For most of us who store wine, it is kept in racks or boxes in the cellar, under the house, in a cupboard or even under the bed. Very few of us have proper temperature controlled rooms or expensive cabinets. Ideal conditions for storage of wine are darkness, good ventilation, odour free, lack of vibration, minimal temperature variation of 12°-15°C (55°-60°F) and humidity of 70-80%.
Obviously not many of us can comply with all these conditions so if we were to single any major one out to be aware of I would say it would be temperature fluctuation. Darkness can easily be created by leaving the wine in its original boxes.
In the past, table wines needed to be stored lying down. This kept the cork wet and the bottle well sealed. With the advent of the screw cap bottles with this closure can be stored standing up, one of its many advantages. For bottles with cork closures it is important to keep an eye on possible leakage and the ullage level.
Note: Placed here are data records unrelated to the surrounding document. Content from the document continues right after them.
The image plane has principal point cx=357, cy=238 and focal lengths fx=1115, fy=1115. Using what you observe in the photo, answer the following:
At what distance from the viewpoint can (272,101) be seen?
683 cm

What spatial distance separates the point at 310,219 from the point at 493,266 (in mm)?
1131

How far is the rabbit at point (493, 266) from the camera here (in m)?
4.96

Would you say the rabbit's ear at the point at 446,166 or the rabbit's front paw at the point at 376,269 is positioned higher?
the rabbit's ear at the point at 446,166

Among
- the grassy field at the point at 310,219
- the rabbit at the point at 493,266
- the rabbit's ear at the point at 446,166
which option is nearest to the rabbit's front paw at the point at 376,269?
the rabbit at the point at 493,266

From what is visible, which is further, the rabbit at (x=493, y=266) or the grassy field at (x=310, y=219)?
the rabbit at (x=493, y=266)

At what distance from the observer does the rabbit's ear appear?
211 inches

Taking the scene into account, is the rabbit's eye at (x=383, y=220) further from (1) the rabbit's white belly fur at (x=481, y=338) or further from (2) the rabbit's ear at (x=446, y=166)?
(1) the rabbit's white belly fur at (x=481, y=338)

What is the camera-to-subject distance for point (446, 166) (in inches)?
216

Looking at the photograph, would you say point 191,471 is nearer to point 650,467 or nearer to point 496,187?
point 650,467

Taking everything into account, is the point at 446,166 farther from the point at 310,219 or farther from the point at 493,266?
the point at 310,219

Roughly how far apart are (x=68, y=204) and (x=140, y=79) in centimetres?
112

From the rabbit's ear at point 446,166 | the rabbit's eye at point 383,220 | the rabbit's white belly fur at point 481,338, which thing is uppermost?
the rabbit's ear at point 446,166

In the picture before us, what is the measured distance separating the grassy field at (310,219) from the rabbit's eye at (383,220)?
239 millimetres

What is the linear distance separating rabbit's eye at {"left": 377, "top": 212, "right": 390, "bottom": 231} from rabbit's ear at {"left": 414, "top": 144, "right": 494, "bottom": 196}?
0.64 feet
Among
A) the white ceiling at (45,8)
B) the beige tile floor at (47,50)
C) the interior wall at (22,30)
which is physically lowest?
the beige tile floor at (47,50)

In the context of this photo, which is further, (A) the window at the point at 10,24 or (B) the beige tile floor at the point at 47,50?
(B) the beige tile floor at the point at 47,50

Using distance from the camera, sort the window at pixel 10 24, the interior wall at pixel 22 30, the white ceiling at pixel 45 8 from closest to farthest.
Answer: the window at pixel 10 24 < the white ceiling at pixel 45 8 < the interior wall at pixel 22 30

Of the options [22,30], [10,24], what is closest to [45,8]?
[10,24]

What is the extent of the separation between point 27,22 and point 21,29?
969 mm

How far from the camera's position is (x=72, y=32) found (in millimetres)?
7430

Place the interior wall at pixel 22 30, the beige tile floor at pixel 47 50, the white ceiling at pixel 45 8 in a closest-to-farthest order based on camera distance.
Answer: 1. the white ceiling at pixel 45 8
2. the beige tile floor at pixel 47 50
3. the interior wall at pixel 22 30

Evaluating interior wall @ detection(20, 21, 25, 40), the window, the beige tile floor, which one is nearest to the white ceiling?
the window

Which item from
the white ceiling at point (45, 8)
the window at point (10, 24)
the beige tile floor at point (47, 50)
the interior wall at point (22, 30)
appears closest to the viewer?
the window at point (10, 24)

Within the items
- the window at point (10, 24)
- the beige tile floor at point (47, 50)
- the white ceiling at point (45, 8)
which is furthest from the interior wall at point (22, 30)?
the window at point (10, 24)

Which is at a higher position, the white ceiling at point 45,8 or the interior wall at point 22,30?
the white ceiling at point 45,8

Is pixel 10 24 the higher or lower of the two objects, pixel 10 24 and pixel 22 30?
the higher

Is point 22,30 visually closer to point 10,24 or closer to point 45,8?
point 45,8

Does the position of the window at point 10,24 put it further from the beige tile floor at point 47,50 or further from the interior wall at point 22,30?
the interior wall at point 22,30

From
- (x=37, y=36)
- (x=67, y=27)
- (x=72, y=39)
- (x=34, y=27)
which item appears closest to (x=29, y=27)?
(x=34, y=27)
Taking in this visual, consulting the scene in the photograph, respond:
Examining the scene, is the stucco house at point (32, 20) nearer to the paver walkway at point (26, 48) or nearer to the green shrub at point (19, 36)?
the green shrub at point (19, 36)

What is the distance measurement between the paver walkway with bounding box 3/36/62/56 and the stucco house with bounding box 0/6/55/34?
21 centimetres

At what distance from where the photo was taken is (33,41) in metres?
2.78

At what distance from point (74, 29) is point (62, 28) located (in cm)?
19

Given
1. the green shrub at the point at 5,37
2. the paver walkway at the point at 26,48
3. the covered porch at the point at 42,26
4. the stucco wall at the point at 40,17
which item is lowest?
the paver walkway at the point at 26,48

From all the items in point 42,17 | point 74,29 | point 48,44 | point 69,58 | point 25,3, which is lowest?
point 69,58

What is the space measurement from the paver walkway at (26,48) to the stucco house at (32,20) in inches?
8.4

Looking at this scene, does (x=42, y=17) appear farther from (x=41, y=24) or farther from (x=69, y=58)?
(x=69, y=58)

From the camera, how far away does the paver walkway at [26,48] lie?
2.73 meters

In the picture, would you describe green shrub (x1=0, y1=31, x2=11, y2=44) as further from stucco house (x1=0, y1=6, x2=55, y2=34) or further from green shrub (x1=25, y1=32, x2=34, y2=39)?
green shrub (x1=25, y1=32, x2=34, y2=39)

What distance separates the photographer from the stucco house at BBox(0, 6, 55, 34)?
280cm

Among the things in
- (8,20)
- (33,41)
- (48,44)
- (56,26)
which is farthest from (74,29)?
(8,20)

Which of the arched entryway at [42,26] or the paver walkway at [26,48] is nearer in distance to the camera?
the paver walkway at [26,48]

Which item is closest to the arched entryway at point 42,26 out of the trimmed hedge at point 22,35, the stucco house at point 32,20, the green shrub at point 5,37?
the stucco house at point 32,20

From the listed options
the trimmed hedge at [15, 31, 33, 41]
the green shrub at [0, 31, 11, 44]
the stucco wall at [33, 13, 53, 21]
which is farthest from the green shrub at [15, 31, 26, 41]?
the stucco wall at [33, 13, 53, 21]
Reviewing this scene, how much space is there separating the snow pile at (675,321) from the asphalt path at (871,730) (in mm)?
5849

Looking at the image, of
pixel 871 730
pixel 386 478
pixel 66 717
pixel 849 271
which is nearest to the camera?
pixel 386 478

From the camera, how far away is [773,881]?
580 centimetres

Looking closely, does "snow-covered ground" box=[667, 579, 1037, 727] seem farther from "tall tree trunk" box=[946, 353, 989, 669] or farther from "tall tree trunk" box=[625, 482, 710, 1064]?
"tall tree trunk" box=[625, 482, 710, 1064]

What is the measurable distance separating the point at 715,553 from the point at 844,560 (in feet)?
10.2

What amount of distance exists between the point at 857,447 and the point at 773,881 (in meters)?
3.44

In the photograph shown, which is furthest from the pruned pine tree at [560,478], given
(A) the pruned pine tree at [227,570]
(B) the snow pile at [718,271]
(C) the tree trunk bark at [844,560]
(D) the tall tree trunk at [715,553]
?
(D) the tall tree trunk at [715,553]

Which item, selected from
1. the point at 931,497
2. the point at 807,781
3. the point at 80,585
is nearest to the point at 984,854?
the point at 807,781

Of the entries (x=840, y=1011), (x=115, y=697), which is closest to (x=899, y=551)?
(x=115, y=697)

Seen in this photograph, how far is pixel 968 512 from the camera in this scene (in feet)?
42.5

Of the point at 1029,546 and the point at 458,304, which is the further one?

This means if the level of the wine falls below the shoulder of the bottle it needs to be topped up and recorked (if still ok) or better drunk as soon as possible.
Arranging bottles so those for early drinking are easily accessible prevents ‘long termers’ from being continually moved and disturbed.
Buying wine for long term storage is a complex issue. (and this is why I buy, I drink, done!) It is sometimes best to take the advice of wine merchants, winemakers and wine reviews when deciding what to ‘lay down’. Of course it is more rewarding to assess a young wine as to its ageing potential yourself and being able to enjoy it 10, 20 or maybe 30 years down the track.
It is also preferable to be able to buy a case of the selected wine and assess its progress regularly over time eg. for a red, five years after purchase then every year or two.
This all can be an expensive exercise so there is nothing wrong with splurging on an aged wine from a retailer or winery when the occasion calls. At least you can be almost assured that the bottle has been stored under ultimate conditions and if indeed there is anything wrong with it you can usually get a replacement. ...( and that's what I do... buy already aged wine - lazy or practical, call it what you want!)
So tonight I was enjoying some fun time with my friend from Chesapeake and we decided to take a quick trip to Trader Joe's and found, yet another delicious Australian Wine. It is a "classic Muscat with fragrant aromas of apricots, mangoes and lilacs and sweet, luscious flavors balanced by a crisp, refreshing finish."
A white wine from South Easter Australia called Alice White. It's like a dessert wine, goes well with any sweets or by itself. We loved it and we paid ...ahem... $5.00. Now that's what I'm talking about.